The task:
Write out the lines from the one containing "Across the set" through the one containing "32.8 meters", without changing anything.
┏━━
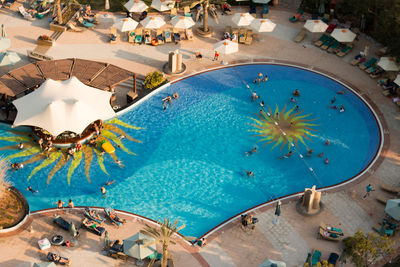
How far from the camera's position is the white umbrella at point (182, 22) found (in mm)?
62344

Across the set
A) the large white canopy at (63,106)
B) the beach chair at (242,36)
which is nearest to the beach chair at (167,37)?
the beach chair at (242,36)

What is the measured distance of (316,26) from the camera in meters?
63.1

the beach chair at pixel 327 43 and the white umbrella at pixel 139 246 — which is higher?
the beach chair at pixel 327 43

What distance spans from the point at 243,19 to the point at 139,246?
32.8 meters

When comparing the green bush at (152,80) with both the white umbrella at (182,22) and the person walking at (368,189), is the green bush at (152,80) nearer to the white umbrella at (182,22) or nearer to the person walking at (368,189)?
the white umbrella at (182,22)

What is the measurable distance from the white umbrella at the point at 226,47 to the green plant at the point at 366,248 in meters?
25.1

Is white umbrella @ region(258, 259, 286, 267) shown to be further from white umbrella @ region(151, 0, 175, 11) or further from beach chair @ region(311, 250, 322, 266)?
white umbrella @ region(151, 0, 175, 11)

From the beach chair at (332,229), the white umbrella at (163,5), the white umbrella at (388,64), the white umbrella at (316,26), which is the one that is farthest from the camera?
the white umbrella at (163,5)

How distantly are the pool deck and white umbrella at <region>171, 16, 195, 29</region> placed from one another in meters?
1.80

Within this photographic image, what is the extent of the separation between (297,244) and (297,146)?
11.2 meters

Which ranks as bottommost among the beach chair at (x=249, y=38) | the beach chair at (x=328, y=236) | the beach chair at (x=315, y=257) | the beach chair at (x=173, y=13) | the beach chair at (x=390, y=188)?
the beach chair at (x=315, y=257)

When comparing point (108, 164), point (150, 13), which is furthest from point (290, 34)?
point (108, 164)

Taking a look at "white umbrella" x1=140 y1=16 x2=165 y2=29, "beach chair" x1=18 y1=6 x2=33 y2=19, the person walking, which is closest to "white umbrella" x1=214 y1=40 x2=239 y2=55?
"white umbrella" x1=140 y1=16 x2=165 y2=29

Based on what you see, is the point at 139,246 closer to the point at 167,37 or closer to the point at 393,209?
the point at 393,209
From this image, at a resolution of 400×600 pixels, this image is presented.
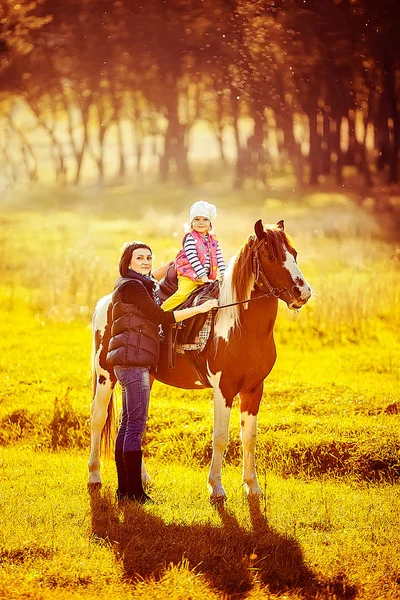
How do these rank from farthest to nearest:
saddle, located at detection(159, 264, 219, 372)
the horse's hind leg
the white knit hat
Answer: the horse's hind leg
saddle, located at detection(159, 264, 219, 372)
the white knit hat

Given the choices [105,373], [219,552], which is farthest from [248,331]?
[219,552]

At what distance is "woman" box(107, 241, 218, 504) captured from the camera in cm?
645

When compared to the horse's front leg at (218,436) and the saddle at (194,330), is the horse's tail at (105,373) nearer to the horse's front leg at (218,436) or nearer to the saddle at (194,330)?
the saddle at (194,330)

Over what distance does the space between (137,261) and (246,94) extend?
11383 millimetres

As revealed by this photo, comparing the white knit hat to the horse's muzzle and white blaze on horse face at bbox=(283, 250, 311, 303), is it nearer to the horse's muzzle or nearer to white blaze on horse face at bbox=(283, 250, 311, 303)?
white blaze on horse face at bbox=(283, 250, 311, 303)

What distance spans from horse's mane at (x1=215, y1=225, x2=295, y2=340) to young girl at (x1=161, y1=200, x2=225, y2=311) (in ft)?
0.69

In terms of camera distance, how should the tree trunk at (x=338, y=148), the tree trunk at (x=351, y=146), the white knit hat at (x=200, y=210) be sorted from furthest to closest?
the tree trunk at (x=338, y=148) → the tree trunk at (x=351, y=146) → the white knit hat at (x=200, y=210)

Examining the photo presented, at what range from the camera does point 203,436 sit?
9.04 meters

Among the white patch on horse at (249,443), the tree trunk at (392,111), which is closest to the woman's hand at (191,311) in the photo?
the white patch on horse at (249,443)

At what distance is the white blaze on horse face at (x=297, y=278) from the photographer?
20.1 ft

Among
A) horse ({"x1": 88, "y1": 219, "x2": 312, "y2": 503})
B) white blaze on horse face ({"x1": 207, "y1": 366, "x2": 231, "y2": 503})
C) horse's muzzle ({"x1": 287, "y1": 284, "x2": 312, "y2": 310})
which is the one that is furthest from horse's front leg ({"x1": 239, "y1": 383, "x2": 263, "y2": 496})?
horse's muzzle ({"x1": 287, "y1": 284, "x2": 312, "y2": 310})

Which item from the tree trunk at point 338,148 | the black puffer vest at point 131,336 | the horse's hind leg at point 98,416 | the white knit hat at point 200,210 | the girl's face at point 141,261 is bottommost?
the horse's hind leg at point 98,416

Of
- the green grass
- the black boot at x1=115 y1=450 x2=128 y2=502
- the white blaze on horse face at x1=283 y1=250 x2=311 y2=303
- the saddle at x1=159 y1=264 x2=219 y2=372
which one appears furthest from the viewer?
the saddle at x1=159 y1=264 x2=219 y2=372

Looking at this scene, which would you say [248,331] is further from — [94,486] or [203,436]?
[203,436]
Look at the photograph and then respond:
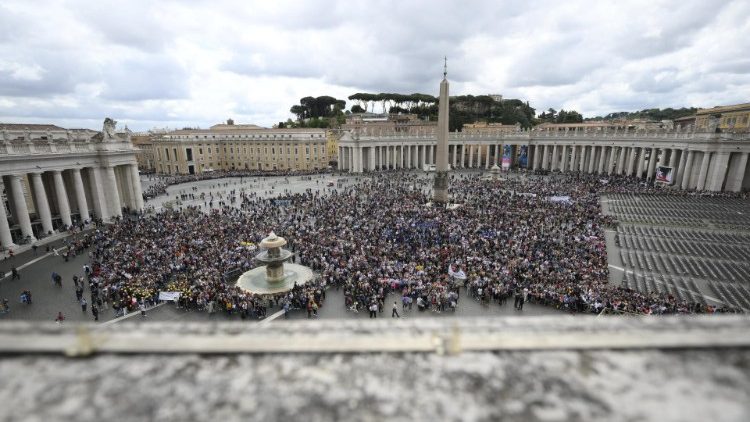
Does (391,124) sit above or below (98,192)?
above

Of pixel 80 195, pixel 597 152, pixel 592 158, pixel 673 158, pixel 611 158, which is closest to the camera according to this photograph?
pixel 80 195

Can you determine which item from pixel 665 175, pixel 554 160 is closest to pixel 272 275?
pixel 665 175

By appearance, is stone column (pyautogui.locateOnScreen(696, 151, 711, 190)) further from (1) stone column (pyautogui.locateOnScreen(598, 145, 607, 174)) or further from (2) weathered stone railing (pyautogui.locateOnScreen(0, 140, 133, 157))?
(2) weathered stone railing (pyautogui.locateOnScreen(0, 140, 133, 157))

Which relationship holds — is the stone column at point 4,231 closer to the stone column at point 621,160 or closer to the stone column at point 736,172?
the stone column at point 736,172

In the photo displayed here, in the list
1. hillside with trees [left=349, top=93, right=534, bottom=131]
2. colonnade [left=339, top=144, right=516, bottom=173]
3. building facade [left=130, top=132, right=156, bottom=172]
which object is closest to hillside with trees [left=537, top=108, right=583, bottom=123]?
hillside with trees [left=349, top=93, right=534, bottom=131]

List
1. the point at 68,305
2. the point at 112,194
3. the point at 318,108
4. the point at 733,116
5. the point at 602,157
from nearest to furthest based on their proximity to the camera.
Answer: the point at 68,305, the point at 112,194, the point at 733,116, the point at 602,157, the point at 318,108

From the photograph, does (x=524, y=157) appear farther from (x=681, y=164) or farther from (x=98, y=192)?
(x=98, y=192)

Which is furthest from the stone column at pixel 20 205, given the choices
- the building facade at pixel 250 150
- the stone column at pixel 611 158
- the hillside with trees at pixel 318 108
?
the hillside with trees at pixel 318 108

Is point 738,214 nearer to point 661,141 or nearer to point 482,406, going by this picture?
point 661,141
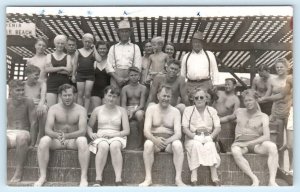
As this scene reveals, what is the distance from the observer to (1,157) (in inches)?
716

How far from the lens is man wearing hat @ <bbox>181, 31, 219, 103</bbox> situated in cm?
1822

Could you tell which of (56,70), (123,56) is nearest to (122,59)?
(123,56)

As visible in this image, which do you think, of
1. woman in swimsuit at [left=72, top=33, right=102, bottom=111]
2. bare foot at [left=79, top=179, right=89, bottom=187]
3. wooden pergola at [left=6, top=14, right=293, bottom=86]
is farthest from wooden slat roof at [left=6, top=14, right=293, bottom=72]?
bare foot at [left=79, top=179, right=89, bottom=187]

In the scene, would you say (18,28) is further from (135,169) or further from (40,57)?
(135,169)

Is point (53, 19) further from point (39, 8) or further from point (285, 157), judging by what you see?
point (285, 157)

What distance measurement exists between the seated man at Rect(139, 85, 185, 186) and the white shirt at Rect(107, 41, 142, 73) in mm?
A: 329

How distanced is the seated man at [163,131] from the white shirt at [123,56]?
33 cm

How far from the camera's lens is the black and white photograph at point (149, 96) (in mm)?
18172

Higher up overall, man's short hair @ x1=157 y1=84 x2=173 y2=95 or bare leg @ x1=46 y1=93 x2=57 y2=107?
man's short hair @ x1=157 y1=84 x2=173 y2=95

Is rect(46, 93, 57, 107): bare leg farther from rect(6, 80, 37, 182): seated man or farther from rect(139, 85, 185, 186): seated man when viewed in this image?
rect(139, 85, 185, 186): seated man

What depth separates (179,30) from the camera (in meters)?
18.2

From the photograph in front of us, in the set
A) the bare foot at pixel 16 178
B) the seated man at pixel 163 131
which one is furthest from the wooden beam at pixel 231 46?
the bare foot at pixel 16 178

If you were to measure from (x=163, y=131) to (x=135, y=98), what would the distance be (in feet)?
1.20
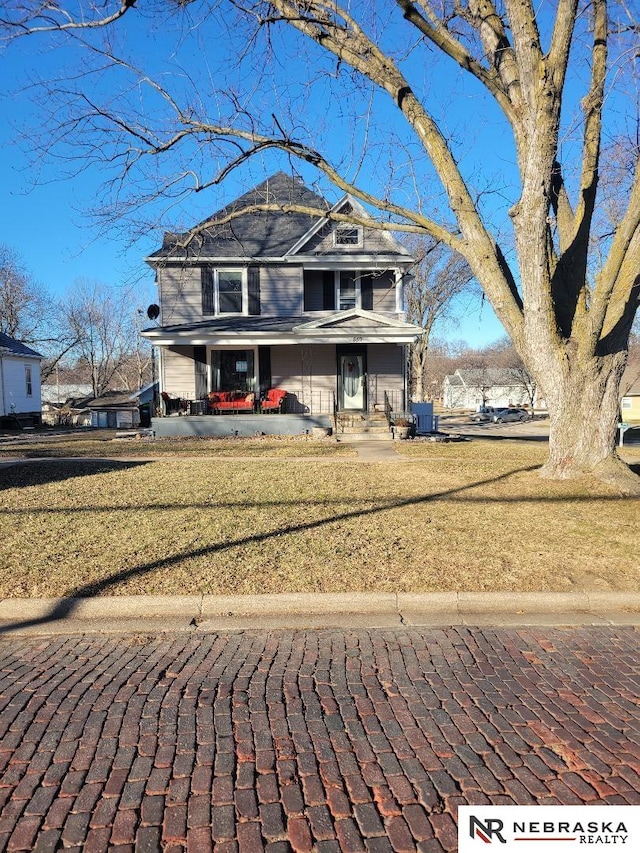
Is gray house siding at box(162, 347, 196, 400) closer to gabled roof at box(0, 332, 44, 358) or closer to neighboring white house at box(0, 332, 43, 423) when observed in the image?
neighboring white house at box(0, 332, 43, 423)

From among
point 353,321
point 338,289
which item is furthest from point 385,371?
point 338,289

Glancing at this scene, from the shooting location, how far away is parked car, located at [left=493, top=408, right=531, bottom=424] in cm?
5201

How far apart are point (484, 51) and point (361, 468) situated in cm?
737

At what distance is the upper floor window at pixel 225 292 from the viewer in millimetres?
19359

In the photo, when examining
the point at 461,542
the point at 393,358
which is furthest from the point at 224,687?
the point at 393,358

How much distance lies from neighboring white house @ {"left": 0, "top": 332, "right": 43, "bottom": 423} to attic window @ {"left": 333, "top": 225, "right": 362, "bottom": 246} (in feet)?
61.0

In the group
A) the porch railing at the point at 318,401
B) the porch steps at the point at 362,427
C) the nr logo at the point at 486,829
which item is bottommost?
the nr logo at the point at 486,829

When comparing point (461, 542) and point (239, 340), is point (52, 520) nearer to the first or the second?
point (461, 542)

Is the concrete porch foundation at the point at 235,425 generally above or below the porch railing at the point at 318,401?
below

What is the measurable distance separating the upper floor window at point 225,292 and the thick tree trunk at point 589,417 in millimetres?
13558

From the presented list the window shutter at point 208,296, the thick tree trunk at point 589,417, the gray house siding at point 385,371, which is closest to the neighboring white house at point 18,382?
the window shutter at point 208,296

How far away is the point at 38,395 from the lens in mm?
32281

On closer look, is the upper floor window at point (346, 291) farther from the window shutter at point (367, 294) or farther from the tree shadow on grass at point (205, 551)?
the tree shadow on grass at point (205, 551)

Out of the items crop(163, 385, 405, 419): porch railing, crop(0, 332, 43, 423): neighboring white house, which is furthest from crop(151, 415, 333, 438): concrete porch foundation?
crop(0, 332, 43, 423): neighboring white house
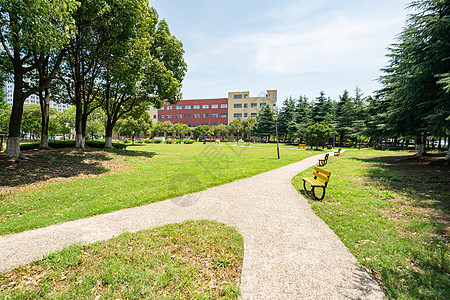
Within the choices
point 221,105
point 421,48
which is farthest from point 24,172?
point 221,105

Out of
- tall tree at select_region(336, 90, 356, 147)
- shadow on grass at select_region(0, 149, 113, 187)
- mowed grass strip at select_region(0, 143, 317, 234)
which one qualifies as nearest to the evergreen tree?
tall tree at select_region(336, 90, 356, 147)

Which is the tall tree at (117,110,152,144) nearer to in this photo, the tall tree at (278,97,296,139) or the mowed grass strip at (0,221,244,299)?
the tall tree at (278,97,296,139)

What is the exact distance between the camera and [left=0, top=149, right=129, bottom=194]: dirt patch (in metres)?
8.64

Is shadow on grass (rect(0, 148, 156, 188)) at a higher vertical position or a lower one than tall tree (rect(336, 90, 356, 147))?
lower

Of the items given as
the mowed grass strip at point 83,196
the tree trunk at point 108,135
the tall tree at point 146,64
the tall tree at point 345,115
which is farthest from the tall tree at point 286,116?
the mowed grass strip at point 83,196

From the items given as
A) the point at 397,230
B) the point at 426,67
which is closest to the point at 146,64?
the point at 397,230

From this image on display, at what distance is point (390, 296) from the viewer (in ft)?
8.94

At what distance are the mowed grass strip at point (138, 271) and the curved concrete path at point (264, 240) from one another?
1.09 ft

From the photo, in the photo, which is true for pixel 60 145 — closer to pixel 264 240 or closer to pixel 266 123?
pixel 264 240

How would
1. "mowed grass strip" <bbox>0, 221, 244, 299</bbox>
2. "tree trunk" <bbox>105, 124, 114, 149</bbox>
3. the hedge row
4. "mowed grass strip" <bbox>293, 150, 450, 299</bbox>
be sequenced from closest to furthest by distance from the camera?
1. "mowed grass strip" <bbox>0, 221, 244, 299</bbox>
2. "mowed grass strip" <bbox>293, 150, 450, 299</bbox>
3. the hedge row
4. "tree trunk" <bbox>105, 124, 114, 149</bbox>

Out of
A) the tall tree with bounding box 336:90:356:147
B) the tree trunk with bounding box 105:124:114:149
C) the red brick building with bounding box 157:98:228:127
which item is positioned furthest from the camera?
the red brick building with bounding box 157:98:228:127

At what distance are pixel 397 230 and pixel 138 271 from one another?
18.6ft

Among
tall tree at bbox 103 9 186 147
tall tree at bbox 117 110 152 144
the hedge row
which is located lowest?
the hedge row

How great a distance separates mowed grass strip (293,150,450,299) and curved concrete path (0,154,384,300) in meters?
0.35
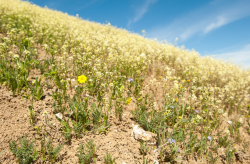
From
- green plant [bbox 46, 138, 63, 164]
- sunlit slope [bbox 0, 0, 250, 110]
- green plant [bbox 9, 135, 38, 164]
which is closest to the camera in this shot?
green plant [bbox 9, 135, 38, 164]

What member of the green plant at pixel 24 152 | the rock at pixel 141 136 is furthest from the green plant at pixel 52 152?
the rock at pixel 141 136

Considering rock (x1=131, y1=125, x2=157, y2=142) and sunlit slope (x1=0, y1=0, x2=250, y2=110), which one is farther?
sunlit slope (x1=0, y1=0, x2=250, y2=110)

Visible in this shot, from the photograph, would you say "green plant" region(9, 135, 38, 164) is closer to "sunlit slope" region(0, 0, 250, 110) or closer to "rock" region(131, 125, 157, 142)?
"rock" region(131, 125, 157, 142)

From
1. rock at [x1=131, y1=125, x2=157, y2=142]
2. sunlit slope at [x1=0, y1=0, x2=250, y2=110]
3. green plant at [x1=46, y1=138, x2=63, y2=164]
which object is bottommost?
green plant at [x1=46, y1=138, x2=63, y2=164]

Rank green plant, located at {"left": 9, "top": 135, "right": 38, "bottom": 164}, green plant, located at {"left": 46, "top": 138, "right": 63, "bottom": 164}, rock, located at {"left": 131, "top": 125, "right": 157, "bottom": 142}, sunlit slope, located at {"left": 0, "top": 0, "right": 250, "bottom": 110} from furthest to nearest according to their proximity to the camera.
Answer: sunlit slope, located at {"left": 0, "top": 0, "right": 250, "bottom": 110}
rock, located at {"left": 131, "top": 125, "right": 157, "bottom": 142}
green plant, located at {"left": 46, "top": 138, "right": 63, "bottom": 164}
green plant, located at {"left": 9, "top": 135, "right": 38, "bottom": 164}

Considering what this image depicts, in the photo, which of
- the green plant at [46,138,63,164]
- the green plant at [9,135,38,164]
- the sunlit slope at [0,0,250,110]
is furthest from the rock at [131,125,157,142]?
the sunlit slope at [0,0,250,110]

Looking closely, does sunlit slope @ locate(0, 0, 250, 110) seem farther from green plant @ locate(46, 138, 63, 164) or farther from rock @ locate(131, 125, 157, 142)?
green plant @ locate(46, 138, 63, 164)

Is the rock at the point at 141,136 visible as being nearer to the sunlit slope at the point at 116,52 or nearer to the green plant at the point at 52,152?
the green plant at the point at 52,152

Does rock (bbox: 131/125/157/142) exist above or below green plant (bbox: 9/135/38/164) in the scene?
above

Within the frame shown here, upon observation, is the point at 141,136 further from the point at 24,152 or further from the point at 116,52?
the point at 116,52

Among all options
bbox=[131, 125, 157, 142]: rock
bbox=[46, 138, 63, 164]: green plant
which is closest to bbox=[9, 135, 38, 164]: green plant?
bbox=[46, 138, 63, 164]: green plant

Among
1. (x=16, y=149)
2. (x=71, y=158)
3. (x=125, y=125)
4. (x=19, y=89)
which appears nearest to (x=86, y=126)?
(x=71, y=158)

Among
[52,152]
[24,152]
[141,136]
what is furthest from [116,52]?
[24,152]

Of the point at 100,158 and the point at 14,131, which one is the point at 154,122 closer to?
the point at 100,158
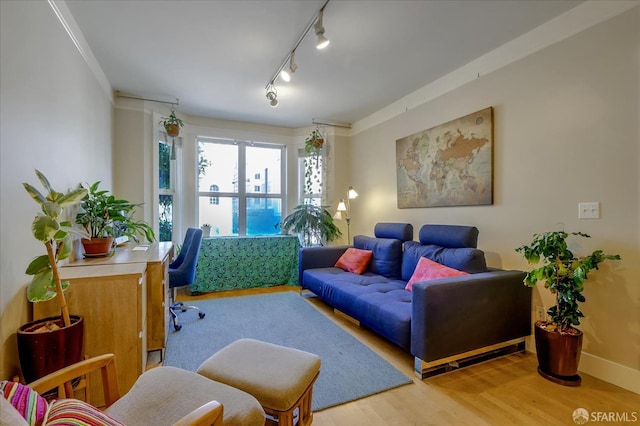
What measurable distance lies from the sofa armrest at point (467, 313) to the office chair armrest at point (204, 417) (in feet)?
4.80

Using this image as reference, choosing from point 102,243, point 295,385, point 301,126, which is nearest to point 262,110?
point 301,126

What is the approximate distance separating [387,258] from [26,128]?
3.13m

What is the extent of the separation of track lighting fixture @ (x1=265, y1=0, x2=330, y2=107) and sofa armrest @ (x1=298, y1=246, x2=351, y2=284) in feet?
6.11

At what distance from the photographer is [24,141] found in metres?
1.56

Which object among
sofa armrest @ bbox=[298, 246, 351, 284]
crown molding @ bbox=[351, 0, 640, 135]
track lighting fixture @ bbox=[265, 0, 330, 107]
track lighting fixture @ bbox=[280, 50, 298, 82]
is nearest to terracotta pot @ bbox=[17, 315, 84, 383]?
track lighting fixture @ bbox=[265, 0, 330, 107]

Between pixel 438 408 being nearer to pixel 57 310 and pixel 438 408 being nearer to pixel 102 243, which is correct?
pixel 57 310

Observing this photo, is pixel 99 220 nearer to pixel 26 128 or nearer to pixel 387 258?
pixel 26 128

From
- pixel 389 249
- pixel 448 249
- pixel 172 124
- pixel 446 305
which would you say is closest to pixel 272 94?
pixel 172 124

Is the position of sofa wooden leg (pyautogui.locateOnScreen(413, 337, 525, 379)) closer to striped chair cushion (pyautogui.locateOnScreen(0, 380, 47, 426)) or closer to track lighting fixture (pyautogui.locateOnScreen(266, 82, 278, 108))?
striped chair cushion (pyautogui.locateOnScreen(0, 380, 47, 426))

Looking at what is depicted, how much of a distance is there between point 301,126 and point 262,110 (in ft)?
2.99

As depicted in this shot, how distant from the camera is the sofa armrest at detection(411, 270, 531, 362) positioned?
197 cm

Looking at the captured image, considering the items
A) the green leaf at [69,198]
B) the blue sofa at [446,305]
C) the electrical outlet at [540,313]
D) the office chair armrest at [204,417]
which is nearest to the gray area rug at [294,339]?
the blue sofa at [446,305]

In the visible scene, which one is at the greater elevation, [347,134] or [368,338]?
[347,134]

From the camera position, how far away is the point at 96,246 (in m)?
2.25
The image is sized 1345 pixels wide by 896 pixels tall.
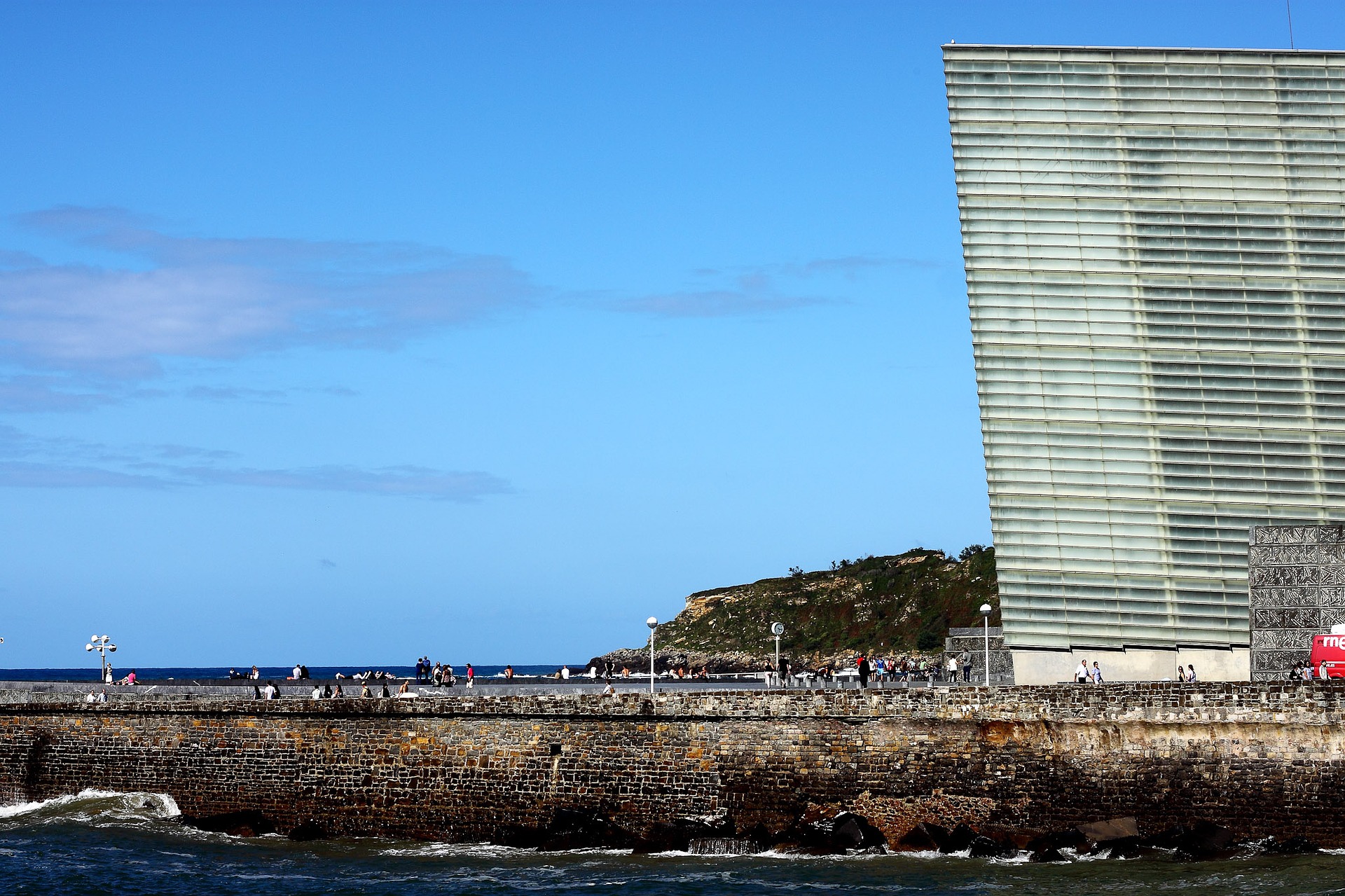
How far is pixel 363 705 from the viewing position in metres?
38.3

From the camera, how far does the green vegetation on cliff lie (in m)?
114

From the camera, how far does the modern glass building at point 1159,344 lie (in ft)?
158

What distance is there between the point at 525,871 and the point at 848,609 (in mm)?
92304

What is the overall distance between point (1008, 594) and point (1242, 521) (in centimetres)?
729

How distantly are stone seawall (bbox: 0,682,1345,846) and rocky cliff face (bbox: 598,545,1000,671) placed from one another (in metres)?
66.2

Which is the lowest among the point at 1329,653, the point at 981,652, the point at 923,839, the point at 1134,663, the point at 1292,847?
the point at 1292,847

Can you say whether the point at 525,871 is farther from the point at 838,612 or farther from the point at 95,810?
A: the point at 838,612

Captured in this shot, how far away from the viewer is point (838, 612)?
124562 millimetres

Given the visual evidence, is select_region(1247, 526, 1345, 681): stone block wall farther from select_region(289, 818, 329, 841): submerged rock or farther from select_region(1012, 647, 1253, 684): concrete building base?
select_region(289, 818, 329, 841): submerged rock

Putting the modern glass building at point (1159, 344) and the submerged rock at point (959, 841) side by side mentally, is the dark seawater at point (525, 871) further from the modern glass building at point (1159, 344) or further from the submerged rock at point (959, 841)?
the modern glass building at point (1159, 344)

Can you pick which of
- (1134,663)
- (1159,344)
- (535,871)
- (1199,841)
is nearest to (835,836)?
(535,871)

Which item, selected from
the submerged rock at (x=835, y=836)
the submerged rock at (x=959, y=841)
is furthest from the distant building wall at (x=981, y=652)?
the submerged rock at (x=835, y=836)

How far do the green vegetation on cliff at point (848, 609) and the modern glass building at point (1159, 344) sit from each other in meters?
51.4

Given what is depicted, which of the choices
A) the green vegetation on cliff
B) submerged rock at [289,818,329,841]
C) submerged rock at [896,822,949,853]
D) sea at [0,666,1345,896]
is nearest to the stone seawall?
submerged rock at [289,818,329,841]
┗━━
Completed exercise:
Across the set
A) the large white canopy at (63,106)
B) the beach chair at (242,36)
which is nearest to the beach chair at (167,37)?
the beach chair at (242,36)

What is the measured distance of (316,26) from the camera in meters?
63.1

the beach chair at pixel 327 43 and the white umbrella at pixel 139 246 — which is higher?
the beach chair at pixel 327 43

What distance spans from the point at 243,19 to the point at 139,246?
32.8 meters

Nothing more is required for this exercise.